Tenez, un examen d’économie à passer pour avoir les honneurs : http://www.thebigquestions.com/2... et part-ii pour la 2eme partie…
Exemple: When the price of peanuts rises, Frieda reduces her root beer consumption. If Frieda’s income rises, will her root beer consumption go up or down?
(je dirais qu’il n’y a pas de bonne réponse, quand il augmente elle diminue sa consommation parce qu’elle est obligée, mais quand elle peut se le permettre à nouveau elle ne va pas forcément en racheter, je peux acheter 30 barres de Mars par jour, ça fait pas de moi un diabétique… mais je peux me gourrer complètement dans ma réponse (et je me gourre certainement)
Il y a trop de questions pour lesquelles je n’ai aucun début de réponse, (mais j’ai fait S, donc pas d’économie) donc si vous aviez un corrigé (je précise que je suis pas un étudiant à qui son prof a filé cet exercice…
Ce matin sur France Q dans La fabrique de l’histoire : comment enseigner l’histoire-géographie ?
sites.radiofrance.fr/chai…
On peut la podcaster.
Je pense que le point intéressant est au contraire ce que dit Richard Descoings, si Sciences Po et consorts (c-a-d les filières sélectives post bac) se mettent a défavoriser les S au profit des ES et des L parce que ces derniers font de l’histoire géo, il y aura rééquilibrage, sinon cela restera un coup d’épée dans l’eau.
Il y a une quinzaine d’années (…) les classes préparatoires scientifiques avaient été reformées pour mettre l’accent sur la physique-chimie (filière PC), il y eu un rééquilibrage (par rapport a la filière MP qui insistait sur les maths) car Polytechnique et consort ont ouvert plus de places pour les PCs.
Le choix des familles, certes, mais si les familles qui veulent envoyer leurs enfants a Sciences Po ou a HEC savent qu’ils ont plus de chances en passant par la voie ES, alors il y aura du changement.
sea34101 : Je ne suis pas convaincu par l’analogie entre la dynamique sur un petit nombre d’étudiants sélectionnés et bien renseignés (le public des prépas) et celle de l’allocation des élèves de lycée. En particulier si on compte sur des établissements comme Sciences-Po ou HEC, dont le poids dans les recrutements post-bac est pratiquement négligeable à l’échelle du pays.
"Lui n’évoque pas cet aspect, "mort" signifiant éteinte à son sens"
Lorsque l’on étudie, donc, volontairement, les langues mortes, on apprend que la distinction entre langues vivantes et langues mortes vient du fait que le corpus (l’ensemble des textes et manifestaions de la langue par ses locuteurs authentiques) évolue pour les langues vivantes et est par définition fermé dans le cas des langues mortes.

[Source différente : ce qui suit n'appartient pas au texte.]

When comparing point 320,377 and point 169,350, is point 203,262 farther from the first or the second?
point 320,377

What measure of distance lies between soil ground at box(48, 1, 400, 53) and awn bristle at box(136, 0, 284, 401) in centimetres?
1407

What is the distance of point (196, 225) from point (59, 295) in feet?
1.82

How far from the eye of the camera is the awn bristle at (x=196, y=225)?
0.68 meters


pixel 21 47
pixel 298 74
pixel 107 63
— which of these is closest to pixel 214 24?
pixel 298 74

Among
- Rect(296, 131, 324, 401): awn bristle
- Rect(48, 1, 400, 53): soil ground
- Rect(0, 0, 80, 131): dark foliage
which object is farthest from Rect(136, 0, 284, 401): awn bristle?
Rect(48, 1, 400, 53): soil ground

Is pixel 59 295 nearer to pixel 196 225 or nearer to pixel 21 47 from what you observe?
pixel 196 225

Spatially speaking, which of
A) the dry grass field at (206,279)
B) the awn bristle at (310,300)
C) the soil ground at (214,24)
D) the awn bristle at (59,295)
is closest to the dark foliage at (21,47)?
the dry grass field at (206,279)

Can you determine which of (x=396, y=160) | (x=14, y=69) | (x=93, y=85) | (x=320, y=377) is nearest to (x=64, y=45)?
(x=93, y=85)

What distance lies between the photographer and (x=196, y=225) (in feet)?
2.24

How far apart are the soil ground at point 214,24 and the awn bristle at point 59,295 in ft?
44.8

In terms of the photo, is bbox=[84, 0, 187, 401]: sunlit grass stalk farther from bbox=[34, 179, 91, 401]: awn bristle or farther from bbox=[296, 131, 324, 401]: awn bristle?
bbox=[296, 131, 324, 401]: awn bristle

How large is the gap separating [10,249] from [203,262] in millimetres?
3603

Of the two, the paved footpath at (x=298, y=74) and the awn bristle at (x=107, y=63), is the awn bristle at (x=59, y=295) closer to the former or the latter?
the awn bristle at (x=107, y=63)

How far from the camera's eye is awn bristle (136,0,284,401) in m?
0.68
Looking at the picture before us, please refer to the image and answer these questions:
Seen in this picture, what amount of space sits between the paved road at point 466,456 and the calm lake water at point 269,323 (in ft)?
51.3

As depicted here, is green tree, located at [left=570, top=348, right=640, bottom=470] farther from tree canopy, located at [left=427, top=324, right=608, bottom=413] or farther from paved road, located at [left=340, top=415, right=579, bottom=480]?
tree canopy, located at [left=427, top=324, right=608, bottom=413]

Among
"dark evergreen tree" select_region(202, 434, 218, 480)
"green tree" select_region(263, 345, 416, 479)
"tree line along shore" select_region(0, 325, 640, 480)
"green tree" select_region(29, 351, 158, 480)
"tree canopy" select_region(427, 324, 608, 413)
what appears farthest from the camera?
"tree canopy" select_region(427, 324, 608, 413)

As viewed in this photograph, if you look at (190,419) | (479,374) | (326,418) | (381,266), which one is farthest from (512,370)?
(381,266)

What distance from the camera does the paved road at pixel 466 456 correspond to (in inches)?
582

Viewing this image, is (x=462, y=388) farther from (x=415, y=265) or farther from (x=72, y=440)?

Ce qui implique une très grande différence d’approche : un corpus vivant peut avoir des usages en évolution, un corpus figé peut simplement attester d’un passé.
C’est pour cette raison qu’il n’est pas inimaginable, pour certaines langues mortes (dont le vieux français), d’exiger de ceux qui prétendent à l’expertise voire simplement à une certaine connaissance de la chose une connaissance parfaite de l’intégralité du corpus connu à son époque de la langue en question.
Juste une remarque, en passant. Dire que le bac S attire l’élite est devenu inexact, du moins si on se place au niveau du seul lycée général.
Pour une raison simple : près de la moitié des lycéens généraux suivent cette filière. En 2008, 51% des candidats au bac général étaient en série S. Ce n’est plus une élite : c’est la majorité.
Réponse de Stéphane Ménia
Pas faux.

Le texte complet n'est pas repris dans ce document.